SARA ANDRADE
O no puedes salir de tu casa a deshoras porque no sabes qué o a quién te puedas encontrar en las calles sin luz. O no puedes viajar a otro municipio porque te roban el carro. O no puedes subir una foto con tu cara y tu casa de fondo –tu calle, la que conoces de toda la vida, la que te vio andar en bicicleta, cantar las de Juan Gabriel los sábados de quehacer, en la que diste un beso borracho, creyéndote enamorada– porque alguien puede encontrarte. Y si te encuentran ¿qué te pueden hacer? ¿Qué sentirían tus papás, tus amigas, si te pasa algo y estás sola y el GPS no es suficiente para encontrarte?
Pero a veces el afuera no es tan peligroso como el adentro. O es la persona que debió cuidarte, o es el enemigo que entra por la puerta con cara de amigo, o es el extraño que forzó la puerta y la ventana y sintió tu carne muy blanda, tu corazón muy insignificante. O es el doctor con su juramento hipocrático y sus dedos cruzados, o es tu jefe, o es tu profesor, o es el hombre que se ordenó como intermediario entre Dios y el resto de nosotras.
Entonces no es asunto de que la ciudad sea peligrosa, ¿verdad? Pero eso ya lo sabías. No importa que cubran los edificios con mamparas de tabla roca, no importa que enciendan miles de faros de LED, porque el peligro no se extingue aunque haya luz, aunque sea de día, aunque estés dentro de la casa o fuera de ella. Porque el peligro es inherente; existe porque naciste así, porque eres tú y no te lo puedes quitar como se quita la pintura con thinner. Y porque la vida entonces se reduce a escoger qué es mejor: o hacer de tu cuerpo una ciudad sitiada, encerrarte en ti misma, una cárcel de brazos y piernas y miedo, ocultarte para que nadie te toque, o salir de ti misma y soportar los golpes de los policías que con sus uniformes y cascos pierden el género y nos son ni hombres ni mujeres, son solamente el puño del Patriarca que te odia. Pero eso ya lo sabías.

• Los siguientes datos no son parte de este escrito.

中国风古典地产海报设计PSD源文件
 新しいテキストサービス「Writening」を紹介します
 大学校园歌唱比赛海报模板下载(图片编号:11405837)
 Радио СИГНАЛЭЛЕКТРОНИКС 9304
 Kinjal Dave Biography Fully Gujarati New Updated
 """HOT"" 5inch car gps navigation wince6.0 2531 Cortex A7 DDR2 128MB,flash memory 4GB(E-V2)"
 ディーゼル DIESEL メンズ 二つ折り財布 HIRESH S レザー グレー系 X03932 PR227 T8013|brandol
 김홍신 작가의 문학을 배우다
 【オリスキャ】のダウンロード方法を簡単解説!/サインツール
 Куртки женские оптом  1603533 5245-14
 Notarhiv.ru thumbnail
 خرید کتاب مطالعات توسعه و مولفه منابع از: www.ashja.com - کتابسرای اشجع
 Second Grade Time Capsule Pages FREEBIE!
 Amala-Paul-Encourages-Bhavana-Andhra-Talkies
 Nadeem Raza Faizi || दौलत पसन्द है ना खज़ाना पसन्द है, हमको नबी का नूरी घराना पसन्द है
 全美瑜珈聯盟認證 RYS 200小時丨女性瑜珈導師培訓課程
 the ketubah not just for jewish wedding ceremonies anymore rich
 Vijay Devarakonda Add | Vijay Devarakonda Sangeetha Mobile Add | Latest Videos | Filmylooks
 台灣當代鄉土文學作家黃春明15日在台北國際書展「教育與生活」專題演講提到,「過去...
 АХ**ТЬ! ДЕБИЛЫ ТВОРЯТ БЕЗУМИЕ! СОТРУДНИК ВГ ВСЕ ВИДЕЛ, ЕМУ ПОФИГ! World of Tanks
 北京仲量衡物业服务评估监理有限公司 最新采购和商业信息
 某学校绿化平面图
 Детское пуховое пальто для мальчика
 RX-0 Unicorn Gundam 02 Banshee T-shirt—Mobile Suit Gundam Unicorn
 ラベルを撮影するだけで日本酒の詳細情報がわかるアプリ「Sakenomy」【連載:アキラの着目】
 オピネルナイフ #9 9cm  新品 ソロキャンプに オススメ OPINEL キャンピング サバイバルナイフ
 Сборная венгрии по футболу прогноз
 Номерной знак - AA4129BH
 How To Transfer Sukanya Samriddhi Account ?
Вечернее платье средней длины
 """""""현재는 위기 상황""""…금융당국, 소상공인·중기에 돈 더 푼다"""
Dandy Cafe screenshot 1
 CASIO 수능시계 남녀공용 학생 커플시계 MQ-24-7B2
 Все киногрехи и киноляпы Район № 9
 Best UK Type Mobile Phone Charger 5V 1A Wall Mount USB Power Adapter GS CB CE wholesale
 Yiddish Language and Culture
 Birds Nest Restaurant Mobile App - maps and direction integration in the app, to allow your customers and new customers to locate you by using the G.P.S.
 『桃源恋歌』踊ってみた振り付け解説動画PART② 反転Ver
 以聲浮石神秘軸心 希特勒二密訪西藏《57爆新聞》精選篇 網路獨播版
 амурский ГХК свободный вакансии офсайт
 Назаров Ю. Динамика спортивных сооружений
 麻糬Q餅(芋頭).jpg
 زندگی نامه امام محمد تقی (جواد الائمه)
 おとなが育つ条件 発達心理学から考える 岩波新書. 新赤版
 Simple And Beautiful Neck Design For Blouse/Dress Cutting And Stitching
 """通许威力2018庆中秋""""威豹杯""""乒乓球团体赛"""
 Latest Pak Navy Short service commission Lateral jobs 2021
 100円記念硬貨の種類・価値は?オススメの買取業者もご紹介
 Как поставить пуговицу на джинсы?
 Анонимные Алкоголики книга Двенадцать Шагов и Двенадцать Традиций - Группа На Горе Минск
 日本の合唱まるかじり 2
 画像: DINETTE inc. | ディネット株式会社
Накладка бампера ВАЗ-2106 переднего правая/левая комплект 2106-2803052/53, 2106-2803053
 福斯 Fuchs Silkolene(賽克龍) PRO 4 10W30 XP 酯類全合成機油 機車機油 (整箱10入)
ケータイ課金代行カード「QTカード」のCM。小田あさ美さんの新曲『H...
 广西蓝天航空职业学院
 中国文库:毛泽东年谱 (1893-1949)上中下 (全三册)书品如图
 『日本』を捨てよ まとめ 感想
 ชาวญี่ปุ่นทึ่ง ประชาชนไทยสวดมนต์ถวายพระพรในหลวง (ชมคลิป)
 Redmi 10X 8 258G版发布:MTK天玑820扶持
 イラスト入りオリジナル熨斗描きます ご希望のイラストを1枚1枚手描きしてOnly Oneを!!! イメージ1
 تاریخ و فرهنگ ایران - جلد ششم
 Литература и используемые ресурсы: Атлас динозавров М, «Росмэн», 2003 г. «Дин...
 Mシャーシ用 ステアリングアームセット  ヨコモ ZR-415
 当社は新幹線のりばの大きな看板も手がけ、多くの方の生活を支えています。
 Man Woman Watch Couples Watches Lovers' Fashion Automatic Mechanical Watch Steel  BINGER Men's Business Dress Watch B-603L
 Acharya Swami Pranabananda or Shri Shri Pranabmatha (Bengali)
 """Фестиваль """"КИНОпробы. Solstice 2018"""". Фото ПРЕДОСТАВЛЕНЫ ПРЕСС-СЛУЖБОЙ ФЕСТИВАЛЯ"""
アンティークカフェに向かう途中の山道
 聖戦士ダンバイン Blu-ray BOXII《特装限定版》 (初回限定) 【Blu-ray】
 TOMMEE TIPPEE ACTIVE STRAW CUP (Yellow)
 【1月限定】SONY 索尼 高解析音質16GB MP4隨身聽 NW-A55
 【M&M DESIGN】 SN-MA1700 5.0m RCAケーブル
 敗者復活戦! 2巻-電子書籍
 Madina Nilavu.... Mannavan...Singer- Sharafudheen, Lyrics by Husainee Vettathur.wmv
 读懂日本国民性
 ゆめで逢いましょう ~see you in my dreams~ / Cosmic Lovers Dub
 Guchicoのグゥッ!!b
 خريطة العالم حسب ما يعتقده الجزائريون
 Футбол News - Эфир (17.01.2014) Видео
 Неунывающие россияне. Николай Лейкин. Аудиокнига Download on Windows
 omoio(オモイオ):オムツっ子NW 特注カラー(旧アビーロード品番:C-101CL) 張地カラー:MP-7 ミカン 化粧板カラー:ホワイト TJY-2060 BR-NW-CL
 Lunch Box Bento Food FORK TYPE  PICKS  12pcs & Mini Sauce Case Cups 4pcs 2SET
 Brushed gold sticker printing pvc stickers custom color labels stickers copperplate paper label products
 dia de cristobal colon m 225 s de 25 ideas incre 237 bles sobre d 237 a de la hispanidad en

Así que eres una ciudad sitiada. La calle por la que caminas está cerrada. La iglesia está cerrada. La casa de tu infancia ya no tiene seguros. No se trata de elegir vivir aquí o irte a la próxima, porque no puedes salir del miedo. Así que luchas contra él. Contra las mamparas, contra los faros de LED, contra el puño sin sexo, contra la violencia que conoces de toda la vida. Y si eres una ciudad, si eres tú igual que la ciudad que habitas, entonces la haces tuya: la rayas, la rompes, la abrazas y la acuerpas, junto al resto de las ciudades chiquitas que marchan junto contigo. Te abrazas y te dices que eres soberana, dueña de tus límites, defensora de tu coraje.